» » Clifford Algebras and Dirac Operators in Harmonic Analysis (Cambridge Studies in Advanced Mathematics)

Download Clifford Algebras and Dirac Operators in Harmonic Analysis (Cambridge Studies in Advanced Mathematics) fb2

by J. Gilbert,M. Murray
Download Clifford Algebras and Dirac Operators in Harmonic Analysis (Cambridge Studies in Advanced Mathematics) fb2
Mathematics
  • Author:
    J. Gilbert,M. Murray
  • ISBN:
    0521071984
  • ISBN13:
    978-0521071987
  • Genre:
  • Publisher:
    Cambridge University Press; Reissue edition (August 14, 2008)
  • Pages:
    344 pages
  • Subcategory:
    Mathematics
  • Language:
  • FB2 format
    1358 kb
  • ePUB format
    1211 kb
  • DJVU format
    1906 kb
  • Rating:
    4.3
  • Votes:
    122
  • Formats:
    rtf azw docx txt


Its contents are: Clifford algebras, Dirac operators and Clifford analyticity, representations of Spin(V,Q), constant coefficient operators of Dirac type, Dirac operators and manifolds. Presents motivation for each section and extensive references.

Its contents are: Clifford algebras, Dirac operators and Clifford analyticity, representations of Spin(V,Q), constant coefficient operators of Dirac type, Dirac operators and manifolds. A must-reading to become a speciallist in this area.

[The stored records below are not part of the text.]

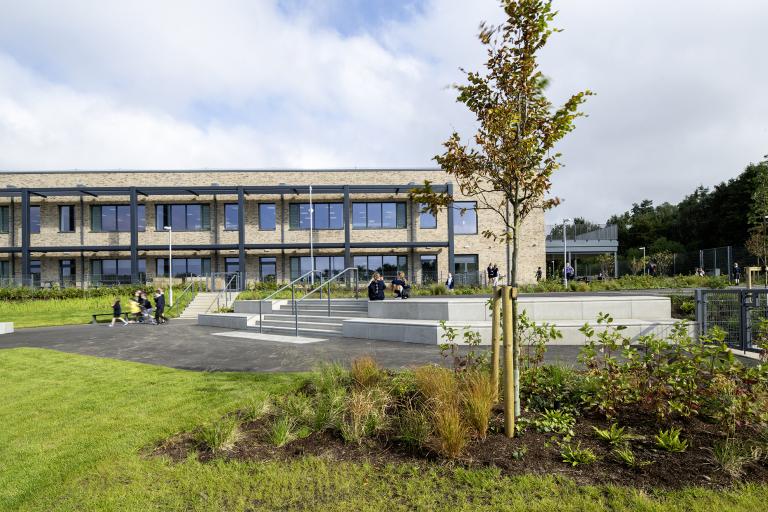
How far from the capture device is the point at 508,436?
12.6 feet

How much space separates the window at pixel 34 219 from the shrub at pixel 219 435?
116ft

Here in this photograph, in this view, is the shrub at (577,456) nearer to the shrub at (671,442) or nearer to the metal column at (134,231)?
the shrub at (671,442)

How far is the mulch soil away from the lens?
315 cm

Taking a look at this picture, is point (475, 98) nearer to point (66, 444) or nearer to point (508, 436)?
point (508, 436)

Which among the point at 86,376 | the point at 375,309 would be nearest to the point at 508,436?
the point at 86,376

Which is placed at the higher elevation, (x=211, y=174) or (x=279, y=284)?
(x=211, y=174)

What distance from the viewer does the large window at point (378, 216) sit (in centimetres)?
3145

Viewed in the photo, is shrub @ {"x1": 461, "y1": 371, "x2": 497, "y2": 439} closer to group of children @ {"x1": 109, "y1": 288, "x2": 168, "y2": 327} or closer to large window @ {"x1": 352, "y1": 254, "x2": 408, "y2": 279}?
group of children @ {"x1": 109, "y1": 288, "x2": 168, "y2": 327}

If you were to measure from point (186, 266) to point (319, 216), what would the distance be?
10172 millimetres

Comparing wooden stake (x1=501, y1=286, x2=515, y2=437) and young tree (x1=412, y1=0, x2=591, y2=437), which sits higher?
young tree (x1=412, y1=0, x2=591, y2=437)

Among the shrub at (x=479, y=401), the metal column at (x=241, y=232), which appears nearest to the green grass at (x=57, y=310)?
the metal column at (x=241, y=232)

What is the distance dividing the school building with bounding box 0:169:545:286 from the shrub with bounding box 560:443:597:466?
26938 millimetres

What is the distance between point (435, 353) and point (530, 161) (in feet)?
16.8

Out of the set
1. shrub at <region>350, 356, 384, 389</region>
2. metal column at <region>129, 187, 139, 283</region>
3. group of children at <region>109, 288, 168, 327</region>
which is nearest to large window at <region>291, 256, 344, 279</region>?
metal column at <region>129, 187, 139, 283</region>
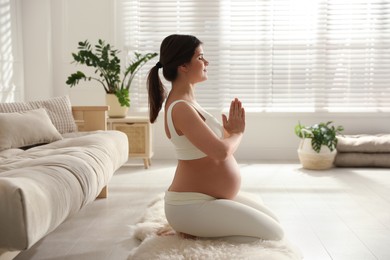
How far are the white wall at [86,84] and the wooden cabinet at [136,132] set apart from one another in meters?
0.81

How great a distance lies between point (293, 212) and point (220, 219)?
124 cm


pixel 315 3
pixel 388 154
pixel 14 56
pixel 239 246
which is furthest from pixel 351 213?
pixel 14 56

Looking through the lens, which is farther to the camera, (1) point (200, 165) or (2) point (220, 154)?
(1) point (200, 165)

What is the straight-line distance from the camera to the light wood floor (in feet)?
8.53

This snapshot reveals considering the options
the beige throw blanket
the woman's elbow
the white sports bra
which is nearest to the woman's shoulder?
the white sports bra

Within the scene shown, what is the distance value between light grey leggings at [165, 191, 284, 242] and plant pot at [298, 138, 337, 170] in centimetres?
285

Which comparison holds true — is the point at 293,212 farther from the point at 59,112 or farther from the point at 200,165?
the point at 59,112

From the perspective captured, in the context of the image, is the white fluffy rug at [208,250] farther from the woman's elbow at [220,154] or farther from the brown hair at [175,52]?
the brown hair at [175,52]

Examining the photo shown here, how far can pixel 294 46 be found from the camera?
5.93 meters

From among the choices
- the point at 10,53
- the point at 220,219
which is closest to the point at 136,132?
the point at 10,53

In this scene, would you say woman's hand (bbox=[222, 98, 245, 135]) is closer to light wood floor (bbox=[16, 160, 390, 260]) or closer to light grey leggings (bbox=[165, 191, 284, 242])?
light grey leggings (bbox=[165, 191, 284, 242])

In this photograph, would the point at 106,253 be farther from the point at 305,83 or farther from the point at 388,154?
the point at 305,83

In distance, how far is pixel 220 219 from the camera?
90.4 inches

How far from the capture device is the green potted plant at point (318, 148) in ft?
16.8
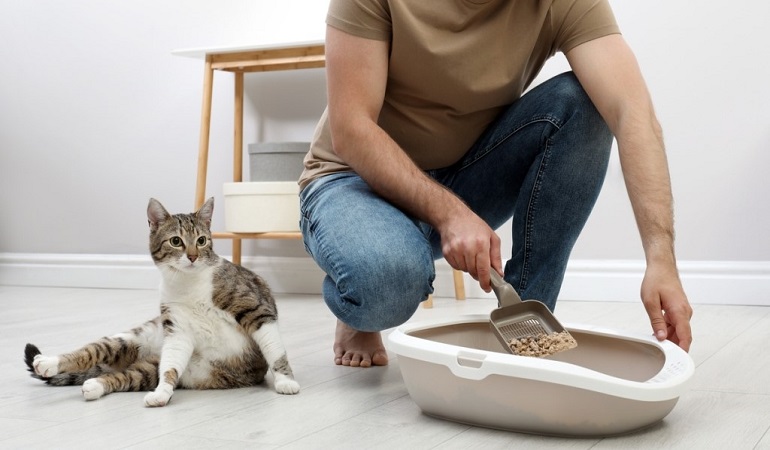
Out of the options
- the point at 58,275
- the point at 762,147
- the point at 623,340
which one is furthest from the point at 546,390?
the point at 58,275

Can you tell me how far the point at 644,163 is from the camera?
4.33 ft

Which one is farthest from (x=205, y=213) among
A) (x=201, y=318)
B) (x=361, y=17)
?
(x=361, y=17)

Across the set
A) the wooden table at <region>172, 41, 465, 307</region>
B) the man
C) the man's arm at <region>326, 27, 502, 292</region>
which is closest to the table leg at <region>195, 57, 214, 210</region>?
the wooden table at <region>172, 41, 465, 307</region>

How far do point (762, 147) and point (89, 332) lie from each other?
1.95 m

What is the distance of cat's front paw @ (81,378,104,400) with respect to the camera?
137 centimetres

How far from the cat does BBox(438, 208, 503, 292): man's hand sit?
14.5 inches

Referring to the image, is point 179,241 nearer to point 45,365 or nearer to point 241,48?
point 45,365

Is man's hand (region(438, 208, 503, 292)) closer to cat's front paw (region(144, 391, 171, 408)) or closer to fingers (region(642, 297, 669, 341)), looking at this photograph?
fingers (region(642, 297, 669, 341))

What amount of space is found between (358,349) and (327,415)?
1.37ft

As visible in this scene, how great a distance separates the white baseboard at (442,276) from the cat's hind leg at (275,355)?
4.70ft

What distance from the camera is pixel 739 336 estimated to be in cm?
192

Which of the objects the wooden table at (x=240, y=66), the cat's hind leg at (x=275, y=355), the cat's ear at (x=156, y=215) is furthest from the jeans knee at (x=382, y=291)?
the wooden table at (x=240, y=66)

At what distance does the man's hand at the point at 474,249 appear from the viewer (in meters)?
1.23

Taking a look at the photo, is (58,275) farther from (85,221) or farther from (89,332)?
(89,332)
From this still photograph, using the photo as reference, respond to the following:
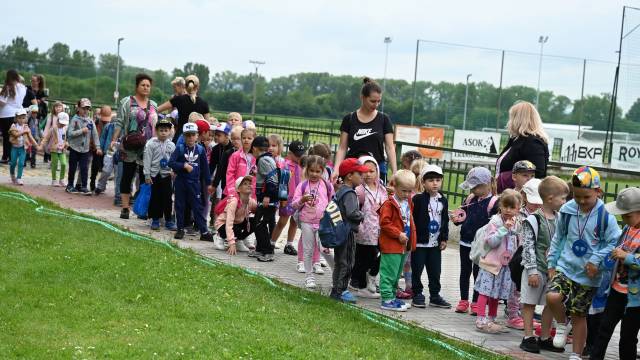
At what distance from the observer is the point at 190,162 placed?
12.2 metres

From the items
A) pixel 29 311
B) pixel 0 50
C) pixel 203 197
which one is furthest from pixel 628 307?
pixel 0 50

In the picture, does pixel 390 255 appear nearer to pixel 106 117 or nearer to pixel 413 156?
pixel 413 156

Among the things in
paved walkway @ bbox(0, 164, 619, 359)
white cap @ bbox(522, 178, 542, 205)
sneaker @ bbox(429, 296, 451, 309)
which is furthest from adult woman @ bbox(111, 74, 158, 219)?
white cap @ bbox(522, 178, 542, 205)

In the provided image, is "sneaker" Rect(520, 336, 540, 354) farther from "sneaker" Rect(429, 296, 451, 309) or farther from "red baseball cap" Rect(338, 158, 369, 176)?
"red baseball cap" Rect(338, 158, 369, 176)

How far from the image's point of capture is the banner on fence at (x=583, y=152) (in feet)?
93.9

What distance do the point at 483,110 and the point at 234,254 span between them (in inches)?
946

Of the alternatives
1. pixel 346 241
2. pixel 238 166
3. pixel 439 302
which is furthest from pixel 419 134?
pixel 346 241

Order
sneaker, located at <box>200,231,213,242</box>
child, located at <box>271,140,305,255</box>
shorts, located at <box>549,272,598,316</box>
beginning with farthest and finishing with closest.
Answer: sneaker, located at <box>200,231,213,242</box> → child, located at <box>271,140,305,255</box> → shorts, located at <box>549,272,598,316</box>

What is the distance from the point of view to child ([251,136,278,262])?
441 inches

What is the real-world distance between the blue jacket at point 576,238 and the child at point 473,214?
1.77 m

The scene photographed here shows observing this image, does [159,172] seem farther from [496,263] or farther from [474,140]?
[474,140]

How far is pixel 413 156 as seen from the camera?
34.8 feet

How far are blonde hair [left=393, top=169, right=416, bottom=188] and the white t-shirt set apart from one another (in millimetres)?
11492

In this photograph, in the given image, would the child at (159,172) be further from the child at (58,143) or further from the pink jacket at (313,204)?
the child at (58,143)
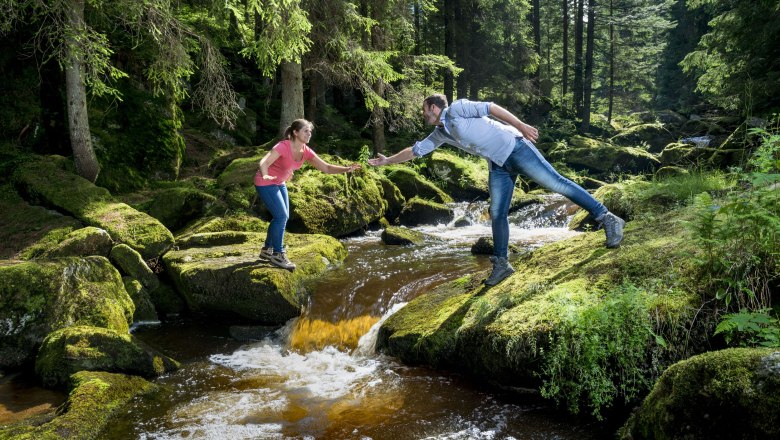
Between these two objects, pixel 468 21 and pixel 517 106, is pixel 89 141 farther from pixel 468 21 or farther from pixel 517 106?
pixel 517 106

Inverse scattering and Clifford analysis. Advances in Applied Clifford Algebras, Vol. 11, Issue. The aim of this book is to unite the seemingly disparate topics of Clifford algebras, analysis on manifolds and harmonic analysis

Inverse scattering and Clifford analysis. The aim of this book is to unite the seemingly disparate topics of Clifford algebras, analysis on manifolds and harmonic analysis. The authors show how algebra, geometry and differential equations all play a more fundamental role in Euclidean Fourier analysis than has been fully realized before.

Series: Cambridge Studies in Advanced Mathematics (Book 26). Paperback: 344 pages.

The aim of this book is to unite the seemingly disparate topics of Clifford algebras, analysis on manifolds, and harmonic analysis. The authors show how algebra, geometry, and differential equations play a more fundamental role in Euclidean Fourier analysis. Publisher: Cambridge University Press. Pages: 344, 346. ISBN 10: 0521346541. ISBN 13: 9780521346542. Series: Cambridge Studies in Advanced Mathematics.

Multidimensional Real Analysis II: Integration (Cambridge Studies in Advanced Mathematics) . Dirac Operators and Spectral Geometry (Cambridge Lecture Notes in Physics). Real Analysis and Probability (Cambridge Studies in Advanced Mathematics). Dirac Operators in Representation Theory.

Clifford analysis, using Clifford algebras named after William Kingdon Clifford, is the study of Dirac operators, and Dirac type operators in analysis and geometry, together with their applications. Examples of Dirac type operators include, but are not limited to, the Hodge–Dirac operator, on a Riemannian manifold, the Dirac operator in euclidean space and its inverse on.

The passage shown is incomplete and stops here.